Begin Document passage

So, former president Gerald Ford died this week, and yet every broadcast of news I saw whinged on about how he was opposed to our actions in Iraq, how many angels could dance on the head of a pin, and he disagreed with what was put forward as our reason for invading Iraq. Now, I defy anyone to tell me THAT is not political haymaking-- you'd have to be blind not to recognize it. It is customary for an obituary to tell the milestone events of a public figure's life in the context of how their actions shaped their time. Well, pardon me, but I think it was more significant to note that Ford pardoned Nixon (as he should have done) and pardoned the American men who fled to avoid the draft during the era of the Vietnam war - these were significant events in our nation's history-- and offhand remarks made in an interview during a time in which he was in no way involved in US policy home or abroad simply wouldn't rate in a world where the news had a more sensible overview that didn't seek to buttress its bias. To me, to focus on this (I saw it on a news program Thursday night at 9:00, 9:30 and 10:00 at me mum's) at the exclusion of what the man DID that affected our nation is utterly ass-backwards.
If they are consistent in their reporting style, I expect them to eulogize Saddam Hussein (never may he wave) by saying he opposed new pencil-leg trousers from Prada and thought Madonna should be prevented from harvesting yet another baby from Malawi, and that, by the way, he was opposed to US intervention in Iraq so he could go about his business of exterminating the Kurdish race.
1:30PM addendum: 2 things I have to post here from the comments. g bro refreshed my memory that Carter and not Ford pardoned the draft dodgers. My bad, but I was, like 11 or 12, so I forgive myself for making that mistake. A brilliant observation from Myron was: The problem with folks detecting bias in the media is that no one sees bias when the article or programming agrees with their point of view.
Sunday, December 31, 2006
Saturday, December 30, 2006

Recently I mentioned my addiction to glossy magazines. In recent years, I've pared down subscriptions but I still take Dwell, Fiber Arts, Ornament and Lapidary Journal.
I'm finally going to admit it's over and let go of my one long-time favorite. The relationship is dead and editor Graydon Carter killed it.
Last night I went through a couple years' worth of Vanity Fair magazines--many still inside the original plastic mailer sleeve--and I have concluded that Mr. Carter's magazine is nigh unreadable these days.
Mr. Carter started Spy magazine in the 80s with his partner Kurt Anderson. Spy was a superb magazine full of fun. My favorite issue featured a lick-and-stick tattoo of Gorbachev's port-wine stain - how could you not love that? Spy featured a vile poke-in-the-eye called "Separated at Birth" in which they would publish beastly photos of celebrities that looked vaguely similar. Drew Friedman would do an illustration every month that was something like "private lives of public figures." I remember one of these had David Byrne and Paul Simon in safari gear bumping into each other while exploring a jungle in search of some primitive culture's music to exploit. There was also "Logrolling" in which they published and ridiculed the tendency of authors to "blurb" for each others' bookjackets. It was no-holds-barred, brilliant send-up of pop culture and celebrity.

End Document passage
Begin Given data

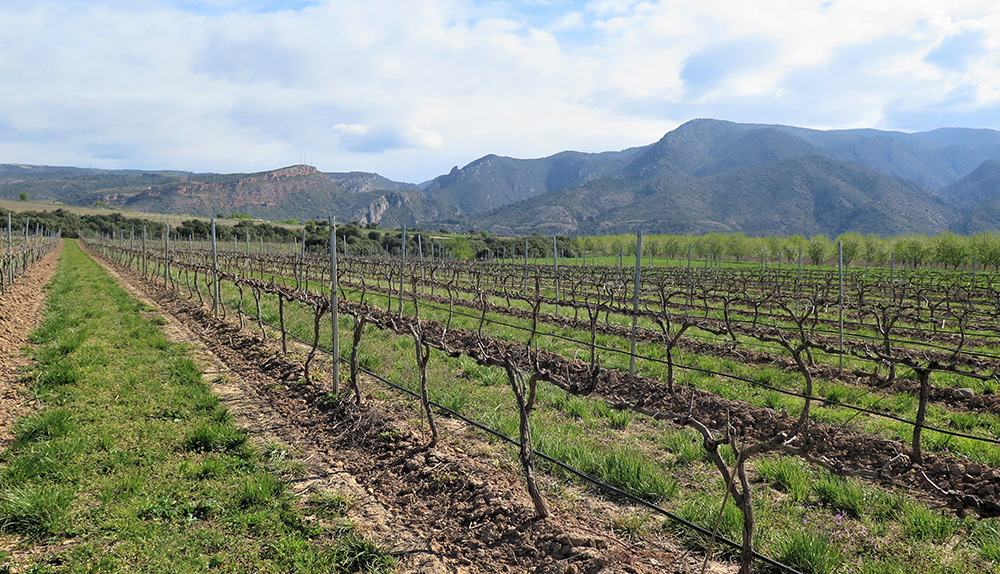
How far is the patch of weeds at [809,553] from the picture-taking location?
3.26 m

End Given data

Exercise task:
Pick up the blog passage about news coverage and magazines right after its final sentence and extend it.

Written response:
Sometime in the mid-90s Carter took the helm as editor at Vanity Fair.
Today's Vanity Fair would rate high on the list of sycophantic star-intercoursing publications that Spy would have soundly lambasted.
When I first started reading VF about 20 years ago, it was an always-intriguing collection of articles about things social and political happening in the US and around the world. There were occasional celebrity features, but it wasn't the perennial right-bashing/Hollywood stroke-fest of today. The day a new issue would arrive I would clear the decks and sit down and read the thing from cover-to-cover. Happy times.
In 2003, Graydon Carter said his one goal was to prevent George W. Bush from being re-elected. Seriously?!!! A magazine editor (Canadian, come to that) thinks he holds sway with the public in such a way? Well, GC's campaigning didn't end in November 2004, for on the front of each issue is a teaser for at least one feature story on how evil GWB is. OK, we get it--you hate the guy!-- now stop beating us over the head with it.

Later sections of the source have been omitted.